* [TASK TO CARRY OUT]
In the text on the U.S. move to EMV chip cards, reproduce the passage that begins at the words "For decades, the" and stops after "the actual transaction.", changing each occurrence of "encrypted data" to "protected data".

For decades, the U.S. payments industry has relied on magnetic stripe-based card technology. Most other countries have or are in the process of transitioning to the EMV chip card standard. EMV ensures the authenticity of a credit card by using encrypted data which is stored on the card. However, the encrypted data does not include the actual transaction.
Now, incentives and directives are paving the way for the U.S. transition to EMV. This is in part to drive the adoption of NFC mobile payments. Companies that implement EMV early on will gain an advantage over competitors with solutions that are available now. However, merchant migration may be easier, less costly and provide more benefits than many realize. This is especially true when used with end-to-end encryption.
Discussions about EMV implementation in the U.S., until recently, haven’t been taken serious, with few supporters and a lot of skepticism that the U.S. payments industry could ever be motivated to transition from magnetic stripe-based payment cards.
EMV, which stands for Europay International, MasterCard and Visa, which joined in 1994 to begin the specification, has been or is in the process of being adopted by every developed country except the U.S., as well as most emerging countries. American Express and JCB subsequently joined MasterCard and Visa in ownership and management of EMVCo, and entity to manage and extend the specifications, while Europay was absorbed by MasterCard.
Despite some supporters, including WalMart, the U.S. has resisted moving to EMV because the payments ecosystem made up of card brands, processors, acquirers and merchants has mainly been satisfied with the magnetic strip-based infrastructure. However, in August 2011, Visa announced a Technology Innovation Program (TIP) and liability shift for the U.S. that sets out an EMV migration plan that includes incentives for adoption, and potential penalties for those who don’t go along.
Following suit, in early 2012, MasterCard announced a roadmap for EMV adoption with its own set of incentives and liability shift. Subsequently, Discover announced a 2013 EMV for acquirers and direct-connect merchants and also revealed that it had already accepted EMV in the U.S. at certain WalMart locations. American Express followed the other major brands with its own timeline, with a mandate in early 2013 for processors and financial incentives for merchants beginning in the second half of that year.

* [AVAILABLE DATA]
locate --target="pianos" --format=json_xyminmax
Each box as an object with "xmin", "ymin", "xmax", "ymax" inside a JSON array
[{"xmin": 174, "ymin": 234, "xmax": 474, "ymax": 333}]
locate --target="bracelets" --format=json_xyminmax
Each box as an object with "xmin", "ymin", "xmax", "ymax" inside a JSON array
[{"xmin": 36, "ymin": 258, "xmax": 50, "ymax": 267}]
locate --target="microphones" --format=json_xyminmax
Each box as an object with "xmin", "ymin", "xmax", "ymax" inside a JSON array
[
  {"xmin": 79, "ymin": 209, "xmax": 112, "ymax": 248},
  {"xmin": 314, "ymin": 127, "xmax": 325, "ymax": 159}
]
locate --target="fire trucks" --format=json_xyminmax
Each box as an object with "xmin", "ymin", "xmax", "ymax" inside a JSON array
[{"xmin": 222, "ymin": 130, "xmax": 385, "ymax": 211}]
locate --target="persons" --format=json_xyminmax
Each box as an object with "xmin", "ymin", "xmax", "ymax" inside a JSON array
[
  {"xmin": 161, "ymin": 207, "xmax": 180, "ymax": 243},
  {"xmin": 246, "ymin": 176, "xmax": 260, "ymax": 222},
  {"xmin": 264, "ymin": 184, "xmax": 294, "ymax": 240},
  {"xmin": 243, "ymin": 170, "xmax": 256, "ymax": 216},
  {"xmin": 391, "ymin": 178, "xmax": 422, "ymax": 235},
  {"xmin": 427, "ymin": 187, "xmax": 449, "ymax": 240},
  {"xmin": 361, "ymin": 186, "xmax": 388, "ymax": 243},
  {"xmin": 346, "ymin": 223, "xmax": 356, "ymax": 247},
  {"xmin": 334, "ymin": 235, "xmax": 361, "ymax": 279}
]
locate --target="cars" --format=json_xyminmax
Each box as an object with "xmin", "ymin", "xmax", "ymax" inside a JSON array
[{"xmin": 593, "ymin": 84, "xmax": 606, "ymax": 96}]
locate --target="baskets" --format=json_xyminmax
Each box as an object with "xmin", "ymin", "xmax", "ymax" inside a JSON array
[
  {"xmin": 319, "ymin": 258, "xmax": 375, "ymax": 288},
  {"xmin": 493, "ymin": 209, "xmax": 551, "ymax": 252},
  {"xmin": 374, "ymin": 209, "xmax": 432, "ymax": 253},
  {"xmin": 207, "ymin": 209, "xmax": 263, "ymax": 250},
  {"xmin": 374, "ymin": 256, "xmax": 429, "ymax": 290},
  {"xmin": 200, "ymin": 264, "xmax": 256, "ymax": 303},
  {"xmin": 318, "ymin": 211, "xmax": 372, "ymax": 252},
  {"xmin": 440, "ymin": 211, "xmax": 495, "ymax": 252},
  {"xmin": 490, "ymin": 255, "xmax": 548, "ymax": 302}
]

* [RESPONSE BOX]
For decades, the U.S. payments industry has relied on magnetic stripe-based card technology. Most other countries have or are in the process of transitioning to the EMV chip card standard. EMV ensures the authenticity of a credit card by using protected data which is stored on the card. However, the protected data does not include the actual transaction.